* [Tasks to carry out]:
A: In the jazz blog post below, what instrument did Frank Newton play?
B: Reproduce everything in the jazz blog post from "The generous jazz" down to "know.  Thanks, Sonny!", without changing a word.

* [Supplied text]:
- - -

The generous jazz collector Sonny McGown keeps surprising me: first with that lovely candid shot of Barbara Lea and Johnny Mince, now with this — a disc that isn’t playable at the moment but may be restored in the near future.

It made me catch my breath at the computer, because not only is it a live 1951 recording of Miss Leacock with the great pianist Larry Eanet, it also features the irreplaceable and (to my mind) under-recorded trumpeter Frank Newton.  In 1951.

I knew he had spent much of his last half-decade in Boston, and had read about concerts he had played in, gigs he had done — both from Manfred Selchow’s encyclopedic studies of Ed Hall and Vic Dickenson as well as the recollections of Leroy “Sam” Parkins — but I never expected to see this:

If that isn’t something to dream about in 2012, I don’t know.  Thanks, Sonny!

7 responses to “IMAGINE THIS!

  1. Ross Firestone

    So nice to see two mentions of Larry Eanet in the past two days. He was one of my oldest and dearest friends, and I’ve been a huge fan of his piano playing since we attended junior high school together back in Washington, DC. He had also picked up a bit of valve trombone to flll out the front line in the Crimson Stompers, buying the horn at Manny’s Music that Wilber DeParis had ordered but never got around to picking up. Larry told me that Frankie Newton was working as a superintendent in an apartment house, living in the basement that was filled with books and magazines advancing progressive causes. I have heard elsewhere that following a falling out with John Hammond that is best left undiscussed, Hammond kept him from being hired in New York. so he moved to Boston and took a job as a janitor. Hard to believe that such a great player was virtually abandoned like this. On a happier note, let me recommend the CD “Let’s Do It” that Larry and Barbara recorded with Billy Butterfield, Vic Dickenson and Johnny Mince after a Manassas Jazz Festival. It’s a lovely piece of work. For more of Larry’s piano, let me also recommend the quartet date he diid on Arbors and the two solo albums on Jump. In the interest of full disclosure, I have to say that I did the notes on these last three, but only because I wanted to.

  2. Larry was a lovely serious player: he is much missed at Jazz at Chautauqua! And the stories of Frank Newton being slighted by Hammond are not hard to imagine; there is a sad photograph of Newton playing his horn next to the boiler in the basement of that building: photo by Weegee, once reprinted in Art Hodes’ JAZZ RECORD of blessed memory.

  3. Let me add a little to Ross’s comments. Larry Eanet was one of those half discovered talents. He undertook the study of medicine under pressure from his parents. I know because, like Ross, I was a long time friend of Larry’s. We played together in the Roosevelt High School band in Washington and were close to the last. In fact there were many musicians in that band who went on as professionals, including Gene Brusiloff, a well known studio musician in New York until his death. Larry played with some of the best known mainstream musicians of the day including Jimmy Crawford, Ed Hall and Vic Dickenson in Boston while in college and continued jobbing from then on recording in later years as a soloist, band member and leader as he was in l983 when he led a group at the Manassas Jazz Festival that produced ( on the side ) a studio recording featuring Barbara Lea to which Ross Firestone referred .

- - -

* [The data]:
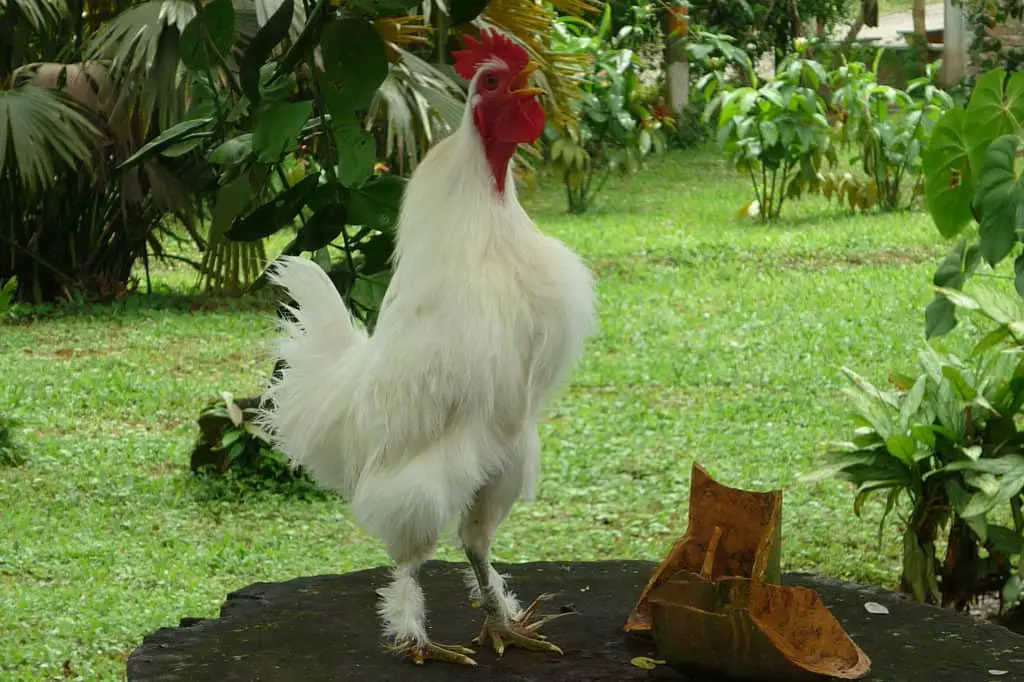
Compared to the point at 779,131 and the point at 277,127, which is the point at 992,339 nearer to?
the point at 277,127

- - -

* [Solutions below]:
A: The trumpet.

B:
The generous jazz collector Sonny McGown keeps surprising me: first with that lovely candid shot of Barbara Lea and Johnny Mince, now with this — a disc that isn’t playable at the moment but may be restored in the near future.

It made me catch my breath at the computer, because not only is it a live 1951 recording of Miss Leacock with the great pianist Larry Eanet, it also features the irreplaceable and (to my mind) under-recorded trumpeter Frank Newton.  In 1951.

I knew he had spent much of his last half-decade in Boston, and had read about concerts he had played in, gigs he had done — both from Manfred Selchow’s encyclopedic studies of Ed Hall and Vic Dickenson as well as the recollections of Leroy “Sam” Parkins — but I never expected to see this:

If that isn’t something to dream about in 2012, I don’t know.  Thanks, Sonny!